#### [YOUR ASSIGNMENT]
Please copy out every one of the records with "Beige" swapped for "Black" and nothing else changed, leaving the pictures out.

Captioned web images
══════════════════════════════

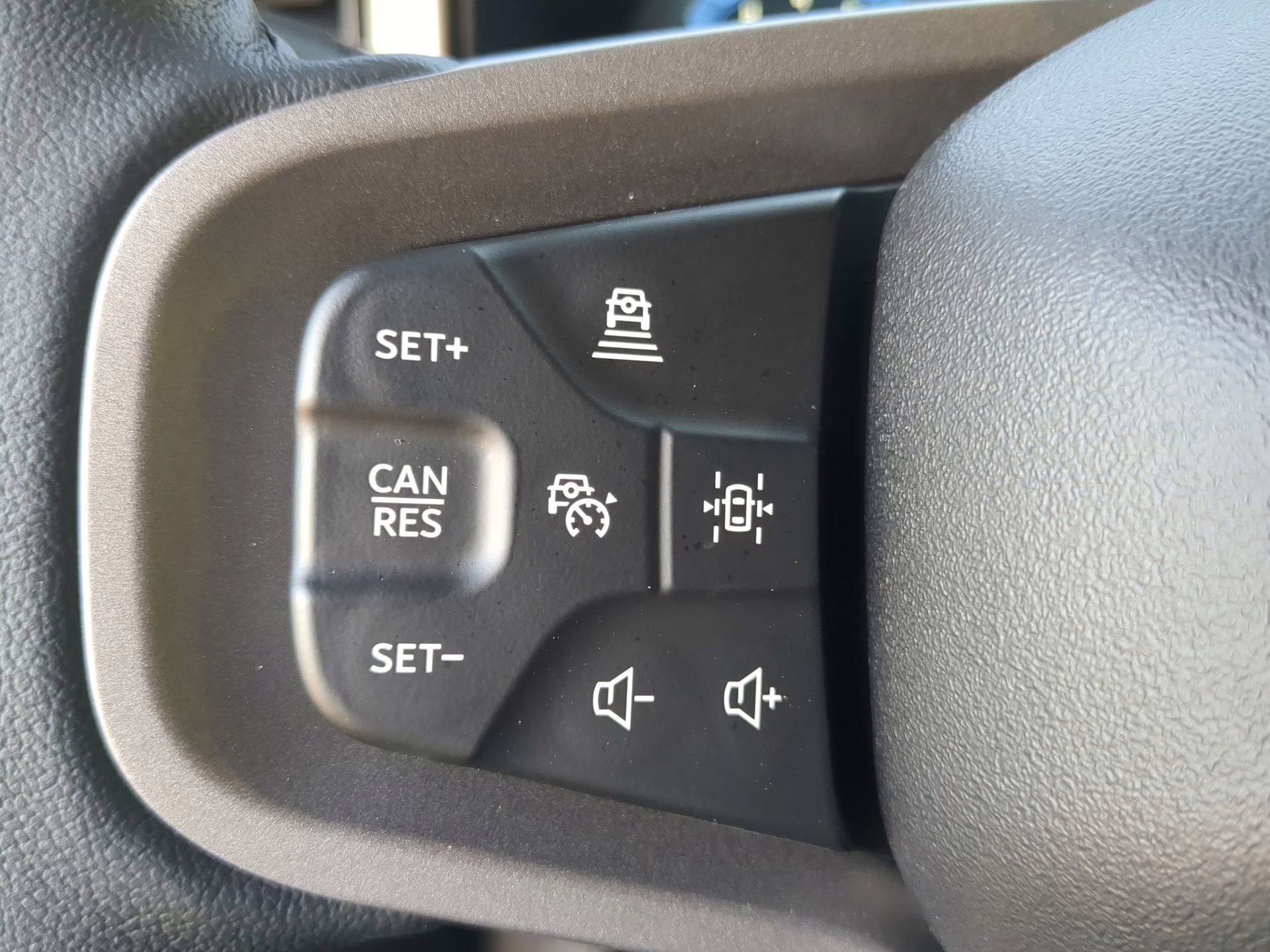 2026 Beige Ford Bronco Outer Banks 4X4 Convertible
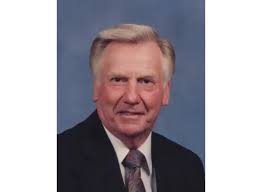 Richard Anthony Elder Obituary (2024)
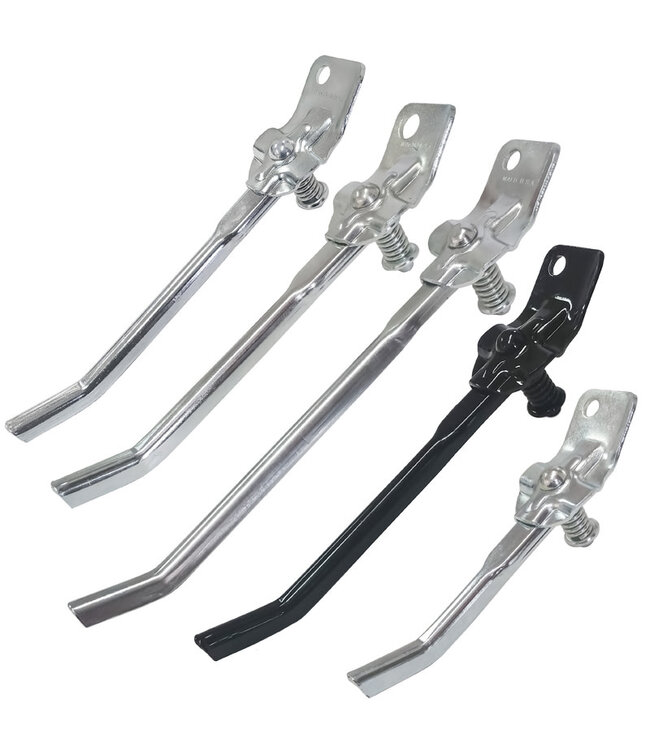 Béquille d’enfant de WALD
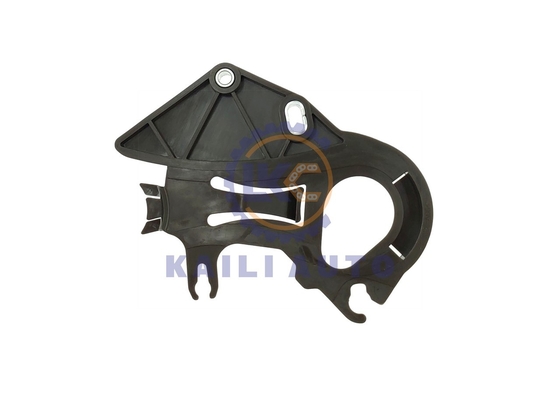 Guida/ferrovia di sincronizzazione per il cabriolet 5er del coupé di BMW 1er 3er che visita il compatto 01-13 11417548800 di E93 E46 E91 E61Z4 E85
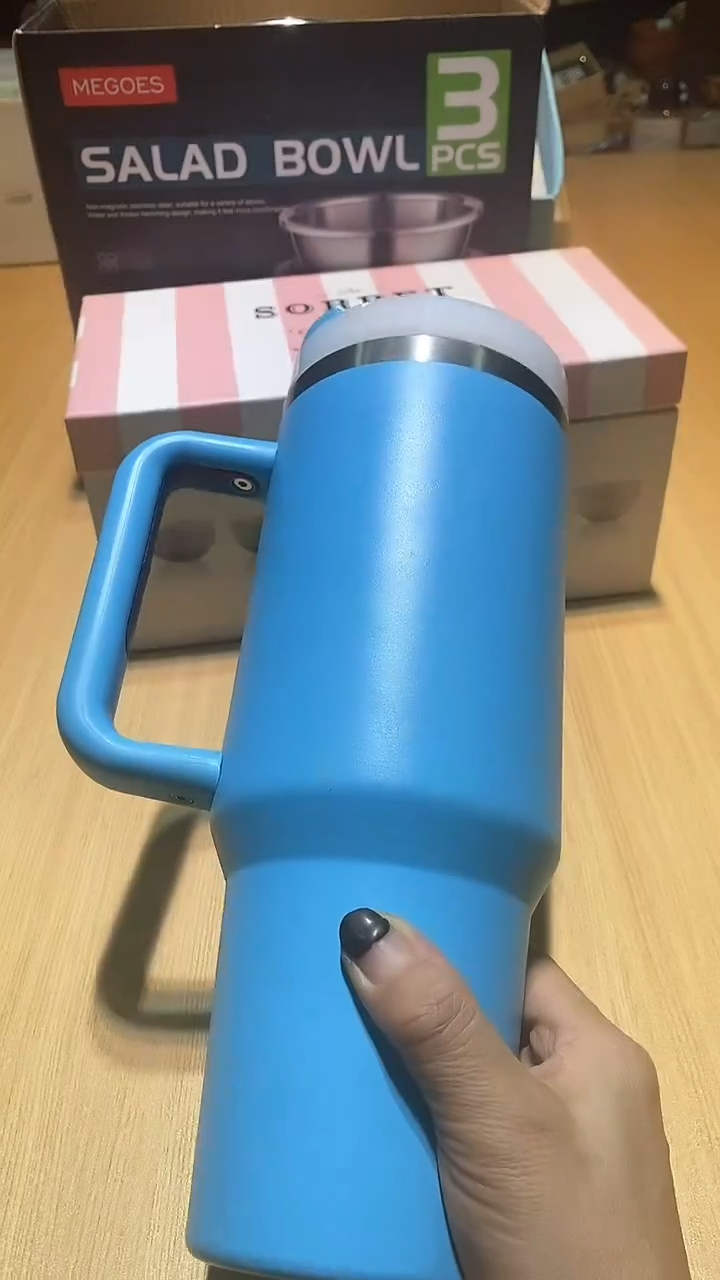 【闪购商品】瓷片锅碗瓢盆一件不剩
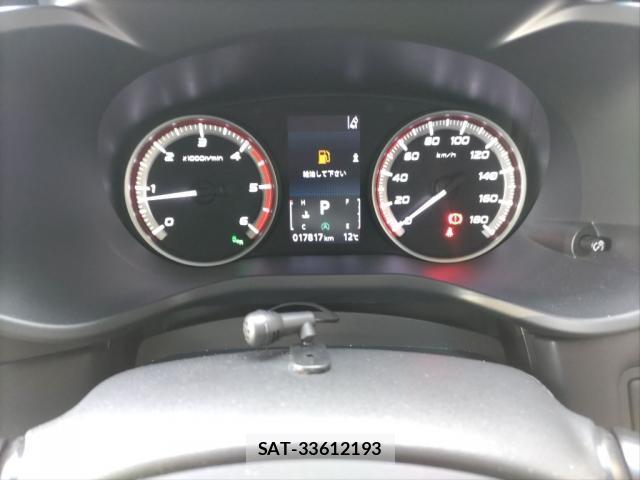 Mitsubishi DELICA 2020-10 8008535-5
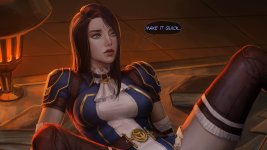 enforcer_str_020.jpg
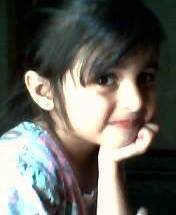 Ayesha Aftab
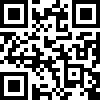 https://mehrnews.com/xn53v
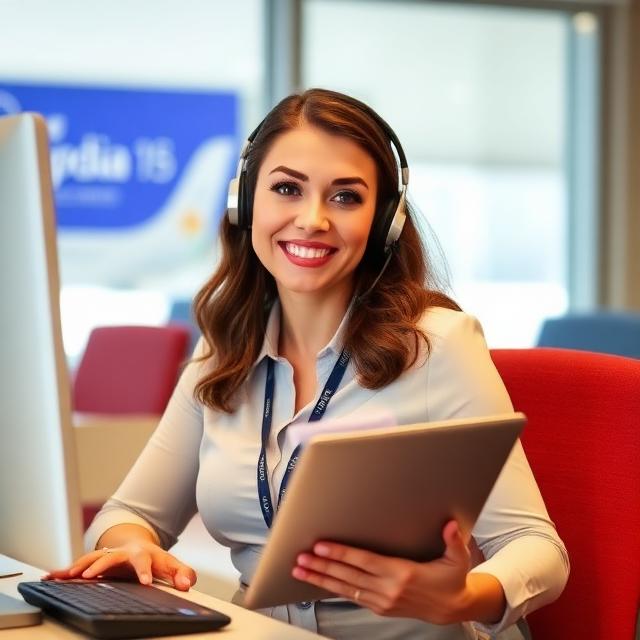 https://solisworld.com/wp-content/uploads/event-manager-uploads/event_banner/2026/05/A_USA_Updated_FInalL_list_Of_Expedii_z_tm_D_ial_Numbe_rs.pdf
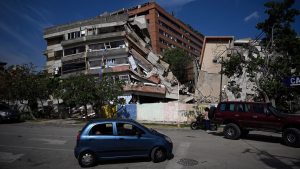 VENEZUELA1
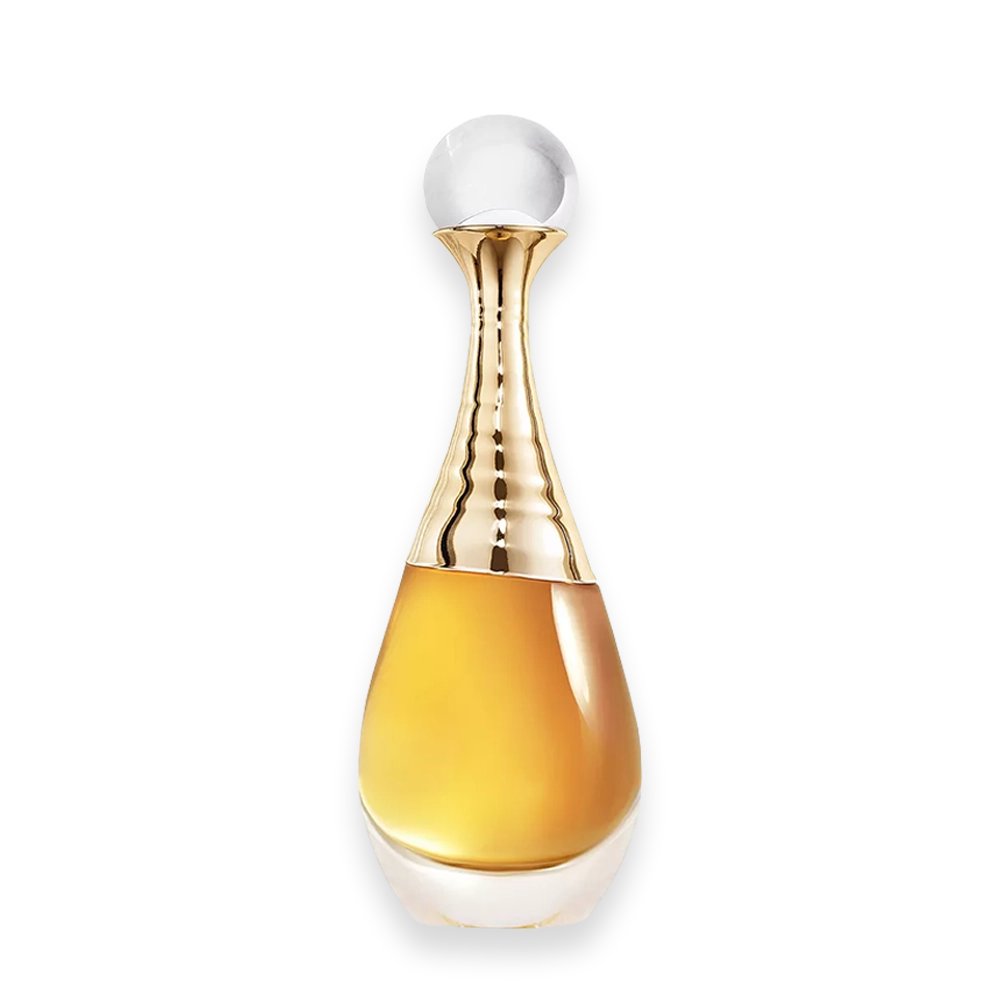Jadore L'Or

══════════════════════════════

#### [OUTPUT]
 2026 Black Ford Bronco Outer Banks 4X4 Convertible
 Richard Anthony Elder Obituary (2024)
 Béquille d’enfant de WALD
 Guida/ferrovia di sincronizzazione per il cabriolet 5er del coupé di BMW 1er 3er che visita il compatto 01-13 11417548800 di E93 E46 E91 E61Z4 E85
 【闪购商品】瓷片锅碗瓢盆一件不剩
 Mitsubishi DELICA 2020-10 8008535-5
 enforcer_str_020.jpg
 Ayesha Aftab
 https://mehrnews.com/xn53v
 https://solisworld.com/wp-content/uploads/event-manager-uploads/event_banner/2026/05/A_USA_Updated_FInalL_list_Of_Expedii_z_tm_D_ial_Numbe_rs.pdf
 VENEZUELA1
Jadore L'Or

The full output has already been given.